HDOJ_ACM_超级楼梯

Problem Description

有一楼梯共M级，刚开始时你在第一级，若每次只能跨上一级或二级，要走上第M级，共有多少种走法？

 

Input

输入数据首先包含一个整数N，表示测试实例的个数，然后是N行数据，每行包含一个整数M（1<=M<=40）,表示楼梯的级数。

 

Output

对于每个测试实例，请输出不同走法的数量

 

Sample Input

2
2
3

 

Sample Output

1
2

First--------------------accepted

#include <stdio.h>
int main()
{
    int n, m, count, i, j;
    int a[45] = {0};
    a[1] = 1;
    for (i = 1; i <= 40; i++)
    {
        a[i + 1] += a[i];
        a[i + 2] += a[i];    
    }
    scanf("%d", &n);
    while (n--)
    {
        scanf("%d", &m);
        printf("%d\n", a[m]);
    }
    return 0;
}

f(n): the number of ways

f(n + 1) = f(n + 1) + f(n)

f(n + 2) = f(n + 2) + f(n)

it means that the number of ways in n+1 is the number in n plus the own number. The other means the number of ways in n+2 is the number in n plus the own number.

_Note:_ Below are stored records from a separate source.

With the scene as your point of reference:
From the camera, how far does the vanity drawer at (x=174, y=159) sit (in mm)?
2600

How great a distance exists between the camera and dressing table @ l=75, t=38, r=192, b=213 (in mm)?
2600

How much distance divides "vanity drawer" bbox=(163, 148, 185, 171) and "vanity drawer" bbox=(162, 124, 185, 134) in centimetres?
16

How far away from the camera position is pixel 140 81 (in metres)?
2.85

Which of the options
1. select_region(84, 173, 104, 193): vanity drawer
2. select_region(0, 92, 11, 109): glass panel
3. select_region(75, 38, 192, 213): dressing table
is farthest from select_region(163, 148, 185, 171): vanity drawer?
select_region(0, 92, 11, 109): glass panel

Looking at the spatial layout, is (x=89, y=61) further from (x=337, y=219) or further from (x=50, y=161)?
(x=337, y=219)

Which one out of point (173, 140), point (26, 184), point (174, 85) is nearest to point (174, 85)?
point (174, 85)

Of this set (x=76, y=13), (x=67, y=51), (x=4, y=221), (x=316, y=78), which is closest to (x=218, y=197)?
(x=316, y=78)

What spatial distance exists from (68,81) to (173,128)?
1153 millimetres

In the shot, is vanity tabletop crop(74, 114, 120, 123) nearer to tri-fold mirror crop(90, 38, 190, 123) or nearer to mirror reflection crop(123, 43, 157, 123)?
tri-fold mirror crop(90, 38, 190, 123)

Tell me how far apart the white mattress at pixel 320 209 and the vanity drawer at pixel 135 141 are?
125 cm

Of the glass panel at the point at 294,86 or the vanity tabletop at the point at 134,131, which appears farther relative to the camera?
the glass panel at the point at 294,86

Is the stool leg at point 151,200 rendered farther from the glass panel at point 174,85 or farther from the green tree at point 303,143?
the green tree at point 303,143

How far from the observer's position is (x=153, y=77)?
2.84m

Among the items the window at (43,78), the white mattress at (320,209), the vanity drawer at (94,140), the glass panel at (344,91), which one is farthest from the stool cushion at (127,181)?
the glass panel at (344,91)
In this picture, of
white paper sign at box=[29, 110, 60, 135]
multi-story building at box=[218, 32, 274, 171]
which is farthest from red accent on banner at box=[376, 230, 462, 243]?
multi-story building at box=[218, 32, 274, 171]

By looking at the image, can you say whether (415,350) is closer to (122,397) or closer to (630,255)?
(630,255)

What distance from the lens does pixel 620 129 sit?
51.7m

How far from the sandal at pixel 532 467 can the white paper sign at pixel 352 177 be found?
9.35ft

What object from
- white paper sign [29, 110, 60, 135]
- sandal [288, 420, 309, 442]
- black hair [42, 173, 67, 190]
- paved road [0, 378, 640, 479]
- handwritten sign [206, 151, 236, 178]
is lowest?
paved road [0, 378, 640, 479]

 Second---------------accepted

#include <stdio.h>
int main()
{
    int n, m, count, i, j;
    int a[45] = {0};
    a[1] = 1;
    a[2] = 1;
    for (i = 3; i <= 40; i++)
    {
        a[i] = a[i - 1] + a[i - 2];
    }
    scanf("%d", &n);
    while (n--)
    {
        scanf("%d", &m);
        printf("%d\n", a[m]);
    }
    return 0;
}

Maybe it will be more easy to understand.

f(n)=f(n-2)+f(n-1)

Third-------------------Time Limit Exceeded

Because the recursion is waste of time, then it's wrong, but the result is right and simplier.